Companies around the world are scrambling to overhaul how they communicate with the public when it comes to how much tax they pay, according to professional services firm KPMG.
While the Senate is currently investigating multinational firms such as Apple and Google over potential tax avoidance, other countries are also grappling with how to increase the public’s perception of fairness in their respective taxation systems.
Greg Wiebe, head of global tax for KPMG, told SmartCompany large corporations are currently responding to the global push to boost transparency and crack down on profit shifting.
“Societal pressures will create a situation where five years from now multinational corporations will be making some sort of declaration to the public in their public statements about here’s where we operate, here’s what our supply chain looks like, here’s the employment we have and the capital we’ve employed,” Wiebe predicts.
“Frankly, our clients are getting ready to tell that story today.”
Wiebe says the international tax debate is a way for governments to claw back trust by forcing companies to be just as transparent with their tax as individuals.
Australia, he says, is no exception.
“Ever since the global financial crisis and the great recession that followed, there has been a huge amount of mistrust in government,” Wiebe says.
“How do you get that trust back? You do two things – you increase transparency and you focus on the perception of fairness.
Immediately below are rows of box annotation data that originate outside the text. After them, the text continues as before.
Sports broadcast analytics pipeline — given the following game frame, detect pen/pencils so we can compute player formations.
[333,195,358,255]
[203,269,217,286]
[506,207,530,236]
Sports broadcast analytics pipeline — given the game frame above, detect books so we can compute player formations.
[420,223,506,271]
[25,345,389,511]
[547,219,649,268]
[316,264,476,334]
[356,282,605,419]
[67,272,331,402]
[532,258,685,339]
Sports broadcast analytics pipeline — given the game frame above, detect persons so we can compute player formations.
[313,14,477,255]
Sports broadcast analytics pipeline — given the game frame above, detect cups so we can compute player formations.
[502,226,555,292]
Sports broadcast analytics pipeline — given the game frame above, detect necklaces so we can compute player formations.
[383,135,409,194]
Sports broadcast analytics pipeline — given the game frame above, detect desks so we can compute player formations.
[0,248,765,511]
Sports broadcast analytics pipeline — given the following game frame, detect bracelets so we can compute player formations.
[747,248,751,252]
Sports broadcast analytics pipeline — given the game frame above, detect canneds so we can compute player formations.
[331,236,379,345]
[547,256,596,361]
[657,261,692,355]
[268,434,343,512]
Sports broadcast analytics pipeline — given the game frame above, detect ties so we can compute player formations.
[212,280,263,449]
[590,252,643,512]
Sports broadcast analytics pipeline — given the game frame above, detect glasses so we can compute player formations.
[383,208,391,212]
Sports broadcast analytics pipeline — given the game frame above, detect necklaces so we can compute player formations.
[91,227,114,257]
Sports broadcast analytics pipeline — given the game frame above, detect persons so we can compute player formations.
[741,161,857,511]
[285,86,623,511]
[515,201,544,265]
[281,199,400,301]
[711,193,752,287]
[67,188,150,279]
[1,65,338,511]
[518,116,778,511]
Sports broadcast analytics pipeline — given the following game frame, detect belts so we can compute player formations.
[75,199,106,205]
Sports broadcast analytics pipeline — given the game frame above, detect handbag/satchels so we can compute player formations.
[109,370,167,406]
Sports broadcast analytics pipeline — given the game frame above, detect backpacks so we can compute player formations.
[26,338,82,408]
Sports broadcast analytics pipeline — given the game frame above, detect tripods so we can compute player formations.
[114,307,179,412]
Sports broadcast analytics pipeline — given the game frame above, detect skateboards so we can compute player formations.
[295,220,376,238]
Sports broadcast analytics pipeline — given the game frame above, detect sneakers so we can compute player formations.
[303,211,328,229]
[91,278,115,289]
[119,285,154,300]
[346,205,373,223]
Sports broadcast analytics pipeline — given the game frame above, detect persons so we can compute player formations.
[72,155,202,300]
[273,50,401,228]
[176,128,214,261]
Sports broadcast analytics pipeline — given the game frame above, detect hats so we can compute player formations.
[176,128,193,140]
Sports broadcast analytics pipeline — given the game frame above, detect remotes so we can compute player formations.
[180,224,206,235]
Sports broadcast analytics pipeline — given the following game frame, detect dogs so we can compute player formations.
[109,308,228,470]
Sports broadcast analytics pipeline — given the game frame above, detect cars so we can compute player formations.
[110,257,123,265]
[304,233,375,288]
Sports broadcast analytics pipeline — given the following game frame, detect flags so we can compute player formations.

That’s what you see in the whole taxation debate right now.”
The OECD released its final report into base erosion and profit-shifting last week, recommending, among other things, mandatory disclosure rules for perceived “aggressive or abusive” tax planning.
The Senate is yet to hand down its final report on corporate tax avoidance, but has put forward a draft report that suggests the Australian Tax Office name-and-shame companies who are not paying their fair share of tax.
While Wiebe applauds the OECD’s recommendations, he says it would be terrible for different jurisdictions to develop vastly different rules – for example, if one country requires a “roomful” of paperwork and another does not.
“The cost of compliance to corporations will be impossible,” Wiebe says.
“If it’s something that the taxing authorities or the government from a policy perspective want to see, then let’s develop one way of doing it and it’ll be costly for multinationals to comply but at least they’ll be able to comply in a consistent manner. But we’re already seeing that start to break apart a bit.”
Jane McCormick, head of tax for KPMG in Europe and Africa, agrees and questions whether “tonnes of confusing data” would actually help the public understand how much tax a business is paying.
“My real concern is that actually none of that is going to be really helpful to civil society,” she says.
“It’s a shame in a way, I think, if we get lots and lots of these different laws. It will be a much better thing [if it’s consistent] because business is getting its head around this and is getting to a situation where they have to explain themselves. They have to explain themselves in a way that is most appropriate for their business.”